Messaggi ambigui all’Unione Europea
Ma le contraddizioni dell’opposizione non possono velare la spaccatura che si protrae da oltre un anno nella maggioranza tra M5S, Pd, Iv e Leu. Sul prestito che riguarda sia la sanità sia, nell’ultima versione, il sistema bancario, e più in generale sui rapporti con l’Ue, gli schieramenti si rimescolano.
A guardare bene, sul Mes il partito di Nicola Zingaretti oggi appare più vicino a Italia viva che al movimento del ministro degli Esteri, Luigi Di Maio, e al premier. Una sorta di inerzia euroscettica ripropone l’asse populista M5S-Lega andato al potere dopo le Politiche del 2018, con l’aggiunta di FdI, di alcuni settori della sinistra radicale e ora di Forza Italia: un fronte eterogeneo ma consistente, opposto a uno schieramento europeista minoritario. E pensare che nel giugno del 2019, l’uscita del Carroccio dalla maggioranza e le premesse del secondo governo Conte col Pd erano state anticipate proprio dal voto a favore della presidente della Commissione Ue, Ursula von der Leyen. Adesso, tutto sembra rimesso in discussione. Dopo mesi, riaffiorano all’improvviso sacche di resistenza date per sepolte in nome dell’esigenza di governare e di trattare con Bruxelles.
Mostrano un’Italia intrappolata in ideologie non solo dure a morire, ma tuttora vive e in grado di condizionare i gruppi dirigenti dei partiti. Riflettono un’egemonia che si nutre della cultura dell’emergenza da coronavirus; e che in suo nome piega l’intervento obbligato dello Stato alle parole d’ordine assistenziali. Il panorama di confusione e di contraddittorietà che il sistema proietta all’esterno è fatto per rendere le prossime settimane e i prossimi mesi più complicati di quanto già non siano. D’altronde, le ambiguità e i non detti hanno preparato di fatto il caos che si sta profilando. Uscirne non sarà semplice: in assenza di un segnale forte di Palazzo Chigi, il logoramento del governo è destinato ad aggravarsi in tempi rapidi.

§ **ELENCO COMPITI**
(1) Cita dal testo sui rapporti con l'Ue il passo che comincia con "Mostrano un’Italia intrappolata" e prosegue fino a "in tempi rapidi.".
(2) Elenca le forze politiche che il testo sui rapporti con l'Ue indica come parti della maggioranza divisa da oltre un anno.

§ **SEZIONE DATI**
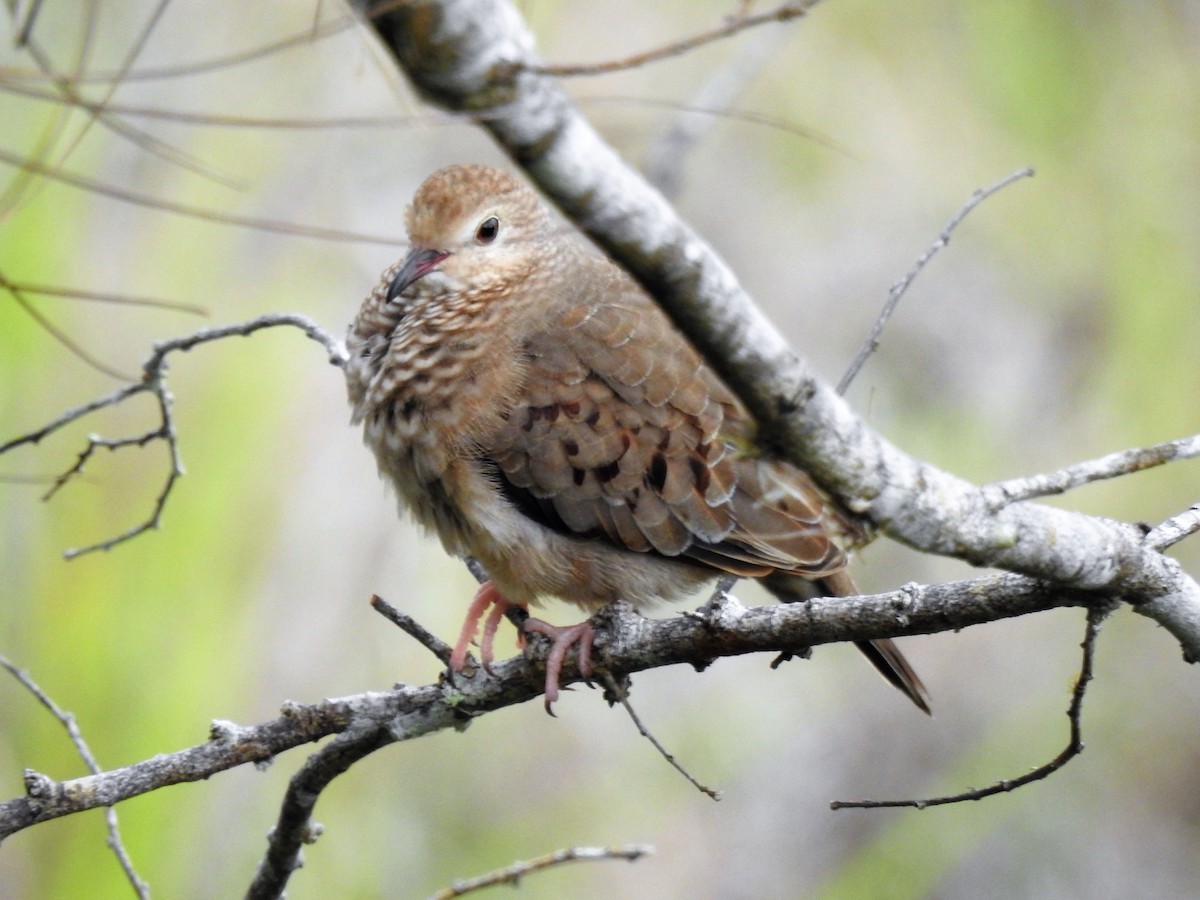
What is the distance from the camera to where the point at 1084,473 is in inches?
65.6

§ **SOLUZIONI**
(1)
Mostrano un’Italia intrappolata in ideologie non solo dure a morire, ma tuttora vive e in grado di condizionare i gruppi dirigenti dei partiti. Riflettono un’egemonia che si nutre della cultura dell’emergenza da coronavirus; e che in suo nome piega l’intervento obbligato dello Stato alle parole d’ordine assistenziali. Il panorama di confusione e di contraddittorietà che il sistema proietta all’esterno è fatto per rendere le prossime settimane e i prossimi mesi più complicati di quanto già non siano. D’altronde, le ambiguità e i non detti hanno preparato di fatto il caos che si sta profilando. Uscirne non sarà semplice: in assenza di un segnale forte di Palazzo Chigi, il logoramento del governo è destinato ad aggravarsi in tempi rapidi.

(2) M5S, Pd, Iv e Leu.